De Leon said in a briefing the Philippine delegation that conducted a non-deal roadshow in China recently met about 13 potential investors, a combination of banks and asset management corporations.
“... So basically they are very enthusiastic about the growth narrative of the Philippines. It is the first time that we are doing this on an investor roadshow, on a non-deal basis, anticipating that eventually the Philippines would make its first footprint in the Panda market,” De Leon said.
“… the Bank of China will also be there to provide that kind of liquidity. They are the only ones that can engage on the repo transaction... they are eagerly awaiting when will be the launch... ,” she added.
She said the Philippines would continue having discussions with the Chinese regulators, including the People’s Bank of China, on the planned issuance.

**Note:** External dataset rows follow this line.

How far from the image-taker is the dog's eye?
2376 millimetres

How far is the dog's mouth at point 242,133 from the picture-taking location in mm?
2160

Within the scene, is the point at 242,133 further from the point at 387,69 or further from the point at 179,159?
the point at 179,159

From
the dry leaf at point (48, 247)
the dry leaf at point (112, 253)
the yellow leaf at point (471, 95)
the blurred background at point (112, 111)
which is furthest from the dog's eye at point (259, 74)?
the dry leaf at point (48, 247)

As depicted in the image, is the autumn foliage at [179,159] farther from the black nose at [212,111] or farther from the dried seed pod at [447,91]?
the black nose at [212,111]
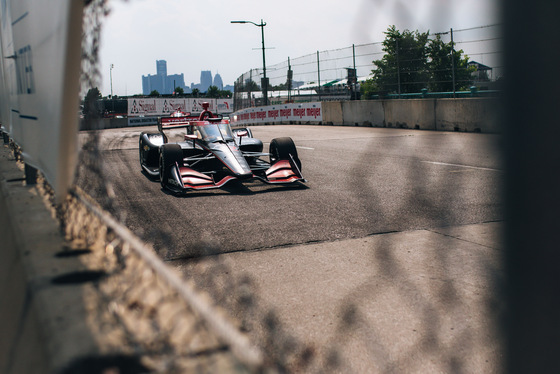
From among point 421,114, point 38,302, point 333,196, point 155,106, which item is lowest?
point 333,196

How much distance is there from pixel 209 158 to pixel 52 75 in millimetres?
6106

Finance Secretary Carlos Dominguez III earlier said the Panda bond market was regulated by China’s central bank, PBOC. Any potential issuer, thus, must first apply through the PBOC before any other Chinese regulator.
Dominguez announced in the middle of the year the plan to issue Panda bonds in China as part of efforts to raise additional funds to help finance the Duterte administration’s ambitious “Build, Build, Build” infrastructure program.
Under the program, the government aims to build railways, airports, seaports, highways, and irrigation projects to further stimulate domestic economic activities in the countryside.
The government also plans to put up a 24-kilometer subway in Metro Manila to decongest the metropolis of heavy traffic that has been causing an approximately ₱2.4 billion in economic loss daily.
Dominguez also said the government was considering issuing Samurai bonds in the future for the same purpose.
He said the government’s plan of borrowing 80 percent from the domestic market and 20 percent in foreign currencies remained unchanged.
“We will therefore remain active in the foreign markets,” he said.
The National Economic and Development Authority Board approved the Metro Manila Subway Project and four new “flagship” projects during their fifth meeting early last month.